LONDON - BBC, Sky TV, maupun ITV mengumumkan hasil referendum berupa kemenangan kelompok pendukung Britania Raya keluar dari Uni Eropa. Dukungan bagi kubu pro-Brexit mencapai 52 persen, sedangkan suara rakyat memilih bertahan 48 persen.

Pada Jumat (24/6) pagi waktu setempat, nilai Tukar Poundsterling telah anjlok ke level terendah 30 tahun terakhir. Demikian pula indeks saham gabungan Inggris, yang rata-rata turun 7,5 persen.

Hasil perhitungan suara masuk dari 335 kawasan, sudah 95 persen dari total tempat pemungutan suara. Kemungkinan kelompok 'bertahan' menang sangat tipis.

Ketua Pelaksana Referendum, Jenny Watson, mengatakan ada total 33 juta suara yang masuk.

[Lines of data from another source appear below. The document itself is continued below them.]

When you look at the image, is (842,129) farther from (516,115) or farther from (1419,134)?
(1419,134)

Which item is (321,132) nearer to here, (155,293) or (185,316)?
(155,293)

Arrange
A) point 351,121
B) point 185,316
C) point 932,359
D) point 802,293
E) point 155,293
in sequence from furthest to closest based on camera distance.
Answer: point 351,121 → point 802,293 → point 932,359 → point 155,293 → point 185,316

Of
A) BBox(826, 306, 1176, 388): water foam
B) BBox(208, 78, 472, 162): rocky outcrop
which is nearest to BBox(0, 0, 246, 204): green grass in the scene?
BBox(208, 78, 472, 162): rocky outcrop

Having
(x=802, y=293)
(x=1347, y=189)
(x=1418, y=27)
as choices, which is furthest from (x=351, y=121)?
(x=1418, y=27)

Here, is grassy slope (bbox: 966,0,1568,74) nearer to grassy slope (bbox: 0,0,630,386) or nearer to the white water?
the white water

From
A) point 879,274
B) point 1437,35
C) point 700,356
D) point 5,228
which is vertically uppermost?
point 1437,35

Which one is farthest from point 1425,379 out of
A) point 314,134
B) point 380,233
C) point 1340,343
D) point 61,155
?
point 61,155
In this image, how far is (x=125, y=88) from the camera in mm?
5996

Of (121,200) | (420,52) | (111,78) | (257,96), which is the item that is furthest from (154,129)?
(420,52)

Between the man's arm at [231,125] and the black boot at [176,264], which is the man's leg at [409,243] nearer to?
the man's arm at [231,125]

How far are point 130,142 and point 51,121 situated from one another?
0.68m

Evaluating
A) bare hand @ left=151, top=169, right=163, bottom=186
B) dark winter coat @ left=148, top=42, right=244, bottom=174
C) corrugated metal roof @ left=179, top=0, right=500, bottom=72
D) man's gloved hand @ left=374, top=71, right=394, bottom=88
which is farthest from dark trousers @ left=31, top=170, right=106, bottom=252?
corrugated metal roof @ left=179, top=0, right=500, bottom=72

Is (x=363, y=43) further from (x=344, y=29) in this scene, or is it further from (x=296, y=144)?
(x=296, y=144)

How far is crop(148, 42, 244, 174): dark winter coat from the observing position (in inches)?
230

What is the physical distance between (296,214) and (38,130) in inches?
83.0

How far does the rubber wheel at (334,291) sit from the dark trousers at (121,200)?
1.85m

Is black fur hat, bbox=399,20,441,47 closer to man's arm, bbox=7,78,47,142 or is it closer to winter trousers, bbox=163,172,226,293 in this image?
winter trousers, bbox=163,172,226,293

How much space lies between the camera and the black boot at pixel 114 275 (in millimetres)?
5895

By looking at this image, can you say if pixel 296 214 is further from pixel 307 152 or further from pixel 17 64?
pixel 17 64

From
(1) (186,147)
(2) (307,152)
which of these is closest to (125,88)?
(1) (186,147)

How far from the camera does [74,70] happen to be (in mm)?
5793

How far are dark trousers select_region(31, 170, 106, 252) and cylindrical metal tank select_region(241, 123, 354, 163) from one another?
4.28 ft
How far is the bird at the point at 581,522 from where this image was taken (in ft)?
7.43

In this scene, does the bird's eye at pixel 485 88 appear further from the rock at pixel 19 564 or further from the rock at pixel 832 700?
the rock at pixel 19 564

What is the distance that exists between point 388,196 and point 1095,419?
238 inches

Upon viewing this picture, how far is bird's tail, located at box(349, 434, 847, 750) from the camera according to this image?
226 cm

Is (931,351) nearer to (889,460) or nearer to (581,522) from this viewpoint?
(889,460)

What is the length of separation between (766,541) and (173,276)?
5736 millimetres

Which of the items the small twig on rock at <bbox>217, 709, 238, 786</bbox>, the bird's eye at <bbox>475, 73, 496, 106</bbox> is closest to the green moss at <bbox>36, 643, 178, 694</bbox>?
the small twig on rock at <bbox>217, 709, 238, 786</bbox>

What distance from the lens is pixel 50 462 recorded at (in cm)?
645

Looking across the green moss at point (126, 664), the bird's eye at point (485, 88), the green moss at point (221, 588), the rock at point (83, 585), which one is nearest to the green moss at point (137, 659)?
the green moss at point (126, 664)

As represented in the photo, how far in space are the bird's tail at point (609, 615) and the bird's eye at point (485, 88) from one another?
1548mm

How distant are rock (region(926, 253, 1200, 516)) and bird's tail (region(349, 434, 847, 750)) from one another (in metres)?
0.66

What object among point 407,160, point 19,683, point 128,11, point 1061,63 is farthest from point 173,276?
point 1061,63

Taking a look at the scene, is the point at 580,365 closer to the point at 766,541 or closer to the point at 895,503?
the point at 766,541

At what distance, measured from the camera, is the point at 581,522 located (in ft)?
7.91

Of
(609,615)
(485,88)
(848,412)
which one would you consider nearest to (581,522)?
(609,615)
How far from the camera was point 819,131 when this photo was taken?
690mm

Artinya tingkat kehadiran pemilih dalam referendum ini sebesar 72 persen.

Jurnalis ITV, Allegra Stratton, mengaku memperoleh sumber dari internal Partai Konservatif bahwa Perdana Menteri David Cameron akan diminta mundur akibat kemenangan kubu 'enyah'.

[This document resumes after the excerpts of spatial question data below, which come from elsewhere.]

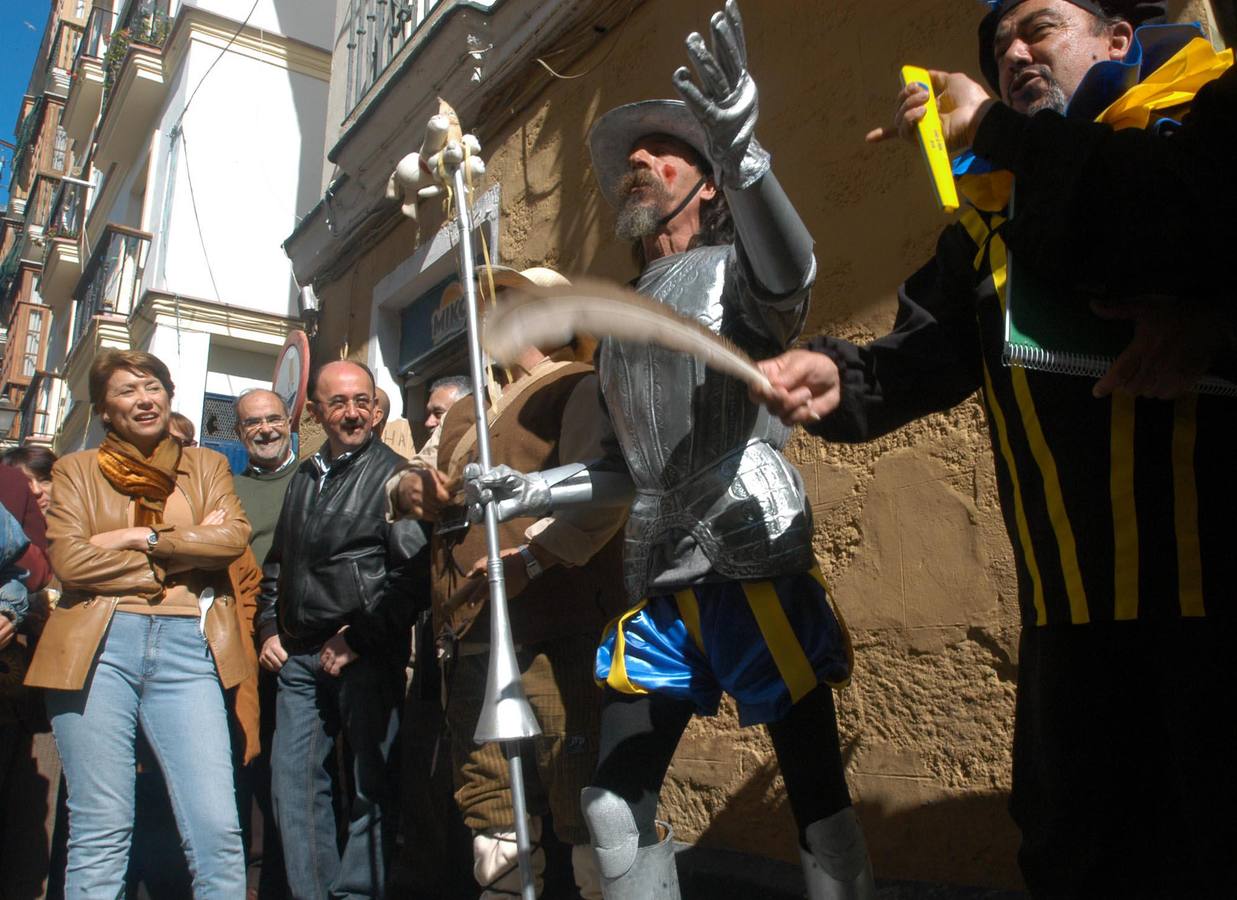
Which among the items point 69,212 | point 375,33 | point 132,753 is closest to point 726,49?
point 132,753

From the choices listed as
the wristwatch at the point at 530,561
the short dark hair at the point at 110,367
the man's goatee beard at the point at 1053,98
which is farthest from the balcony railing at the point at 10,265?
the man's goatee beard at the point at 1053,98

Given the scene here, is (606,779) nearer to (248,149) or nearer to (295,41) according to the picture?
(248,149)

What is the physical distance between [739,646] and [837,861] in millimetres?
434

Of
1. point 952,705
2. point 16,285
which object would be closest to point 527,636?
point 952,705

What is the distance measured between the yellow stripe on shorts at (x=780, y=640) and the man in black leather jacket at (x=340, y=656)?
70.0 inches

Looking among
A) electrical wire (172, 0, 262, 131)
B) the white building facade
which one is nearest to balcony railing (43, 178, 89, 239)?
the white building facade

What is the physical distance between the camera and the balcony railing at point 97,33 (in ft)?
66.5

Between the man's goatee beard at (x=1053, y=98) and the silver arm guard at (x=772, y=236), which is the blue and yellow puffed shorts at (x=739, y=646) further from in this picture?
the man's goatee beard at (x=1053, y=98)

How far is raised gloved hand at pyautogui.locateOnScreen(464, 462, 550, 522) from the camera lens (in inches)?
94.9

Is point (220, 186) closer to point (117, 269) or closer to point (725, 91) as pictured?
point (117, 269)

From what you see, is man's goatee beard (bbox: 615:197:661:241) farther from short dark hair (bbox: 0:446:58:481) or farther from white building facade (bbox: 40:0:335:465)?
white building facade (bbox: 40:0:335:465)

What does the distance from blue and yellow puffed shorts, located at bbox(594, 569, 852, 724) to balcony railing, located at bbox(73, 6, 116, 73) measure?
21611 millimetres

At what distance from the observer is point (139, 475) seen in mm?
3549

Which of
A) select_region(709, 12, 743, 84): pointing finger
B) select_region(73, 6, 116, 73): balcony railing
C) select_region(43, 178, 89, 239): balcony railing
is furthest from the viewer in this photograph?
select_region(43, 178, 89, 239): balcony railing
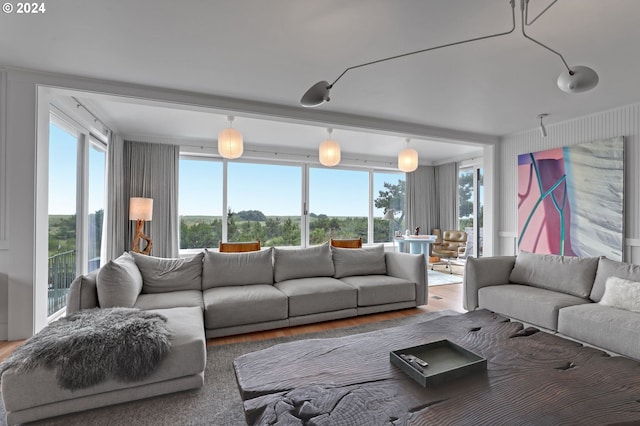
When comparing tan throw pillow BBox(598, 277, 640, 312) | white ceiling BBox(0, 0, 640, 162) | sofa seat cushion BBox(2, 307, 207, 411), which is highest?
white ceiling BBox(0, 0, 640, 162)

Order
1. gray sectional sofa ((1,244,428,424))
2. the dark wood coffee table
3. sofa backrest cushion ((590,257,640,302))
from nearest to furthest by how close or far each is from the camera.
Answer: the dark wood coffee table < gray sectional sofa ((1,244,428,424)) < sofa backrest cushion ((590,257,640,302))

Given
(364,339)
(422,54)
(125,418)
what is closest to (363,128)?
(422,54)

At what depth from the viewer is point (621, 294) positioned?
96.8 inches

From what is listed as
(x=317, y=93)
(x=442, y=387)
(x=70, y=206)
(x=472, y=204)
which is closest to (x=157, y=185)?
(x=70, y=206)

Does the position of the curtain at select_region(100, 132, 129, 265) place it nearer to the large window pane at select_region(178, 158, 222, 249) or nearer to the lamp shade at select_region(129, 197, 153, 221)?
the lamp shade at select_region(129, 197, 153, 221)

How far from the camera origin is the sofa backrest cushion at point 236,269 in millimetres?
3225

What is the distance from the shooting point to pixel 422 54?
7.72ft

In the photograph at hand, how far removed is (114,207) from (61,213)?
125 centimetres

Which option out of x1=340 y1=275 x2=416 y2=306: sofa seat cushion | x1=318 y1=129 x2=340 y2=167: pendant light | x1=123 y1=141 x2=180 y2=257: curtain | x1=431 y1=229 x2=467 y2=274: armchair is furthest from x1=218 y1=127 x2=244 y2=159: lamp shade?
x1=431 y1=229 x2=467 y2=274: armchair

"Akan ada strategi mundur baik-baik bagi Cameron, tapi tidak dalam waktu dekat," kata Stratton menirukan kata-kata seorang petinggi partai.

PM Cameron bersama Partai Buruh meminta rakyat tetap memilih bersama Uni Eropa. Namun nyatanya dalam referendum mayoritas rakyat Inggris ingin keluar.

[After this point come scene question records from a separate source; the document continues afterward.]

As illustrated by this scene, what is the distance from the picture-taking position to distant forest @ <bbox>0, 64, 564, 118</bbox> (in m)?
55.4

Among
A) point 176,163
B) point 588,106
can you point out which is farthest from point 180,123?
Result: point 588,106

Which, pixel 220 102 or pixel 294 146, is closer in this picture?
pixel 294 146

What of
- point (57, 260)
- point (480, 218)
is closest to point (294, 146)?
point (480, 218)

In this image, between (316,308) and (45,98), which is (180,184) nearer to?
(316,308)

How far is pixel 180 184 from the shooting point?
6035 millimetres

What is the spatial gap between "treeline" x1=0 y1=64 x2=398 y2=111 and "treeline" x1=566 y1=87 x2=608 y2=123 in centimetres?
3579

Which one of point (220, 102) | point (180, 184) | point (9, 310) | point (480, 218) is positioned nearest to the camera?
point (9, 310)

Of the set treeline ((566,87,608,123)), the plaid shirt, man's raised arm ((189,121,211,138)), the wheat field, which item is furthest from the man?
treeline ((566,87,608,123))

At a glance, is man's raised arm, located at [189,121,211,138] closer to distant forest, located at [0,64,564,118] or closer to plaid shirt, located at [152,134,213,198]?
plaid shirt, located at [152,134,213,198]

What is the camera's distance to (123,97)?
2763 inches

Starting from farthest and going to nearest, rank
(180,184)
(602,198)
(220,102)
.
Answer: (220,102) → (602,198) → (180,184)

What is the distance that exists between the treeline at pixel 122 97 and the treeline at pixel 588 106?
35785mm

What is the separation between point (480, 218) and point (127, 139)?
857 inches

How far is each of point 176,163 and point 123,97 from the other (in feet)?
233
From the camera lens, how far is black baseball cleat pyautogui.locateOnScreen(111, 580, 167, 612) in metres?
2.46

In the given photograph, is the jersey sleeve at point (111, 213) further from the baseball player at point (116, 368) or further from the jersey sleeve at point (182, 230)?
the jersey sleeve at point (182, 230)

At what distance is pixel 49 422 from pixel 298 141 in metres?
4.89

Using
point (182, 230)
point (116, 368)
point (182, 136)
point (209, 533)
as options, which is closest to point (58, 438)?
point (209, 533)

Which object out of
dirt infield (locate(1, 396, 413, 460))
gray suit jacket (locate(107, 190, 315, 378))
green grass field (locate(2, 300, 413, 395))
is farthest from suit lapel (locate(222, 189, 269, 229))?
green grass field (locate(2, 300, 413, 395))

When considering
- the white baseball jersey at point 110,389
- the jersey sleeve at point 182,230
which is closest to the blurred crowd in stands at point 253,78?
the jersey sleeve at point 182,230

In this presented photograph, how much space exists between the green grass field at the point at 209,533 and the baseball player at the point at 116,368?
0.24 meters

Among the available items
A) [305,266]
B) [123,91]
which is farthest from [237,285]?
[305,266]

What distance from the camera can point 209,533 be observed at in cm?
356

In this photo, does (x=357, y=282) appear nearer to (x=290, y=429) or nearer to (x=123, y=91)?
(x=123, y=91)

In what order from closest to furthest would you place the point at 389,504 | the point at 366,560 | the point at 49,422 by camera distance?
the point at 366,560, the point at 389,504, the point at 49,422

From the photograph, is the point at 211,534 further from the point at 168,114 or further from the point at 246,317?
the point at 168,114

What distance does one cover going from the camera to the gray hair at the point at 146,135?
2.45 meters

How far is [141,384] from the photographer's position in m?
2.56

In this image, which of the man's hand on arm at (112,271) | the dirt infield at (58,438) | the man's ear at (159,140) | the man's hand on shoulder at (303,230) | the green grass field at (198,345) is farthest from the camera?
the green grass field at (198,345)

Hasil ini adalah kemenangan bagi politikus kanan ekstrem seperti Pemimpin Partai Britania Raya Independen (UKIP), Nigel Farage, ataupun mantan Wali Kota London Boris Johnson.

"Fajar telah tiba bagi Britania. Inilah kemenangan rakyat biasa, rakyat jujur yang bekerja keras," kata Farage.

Kemenangan kelompok 'enyah' mengecewakan rakyat Skotlandia. Pemilihan ini melibatkan warga Inggris, Wales, Irlandia Utara, serta Skotlandia. Hanya Skotlandia dan Irlandia Utara yang konsisten mendukung Britania tetap di Uni Eropa.

"Walau hasil secara nasional berbeda, bagi kami sudah jelas. Skotlandia memilih bertahan di Uni Eropa," kata Nicola Sturgeon, Pemimpin Partai SNP yang memimpin wilayah otonomi Skotlandia.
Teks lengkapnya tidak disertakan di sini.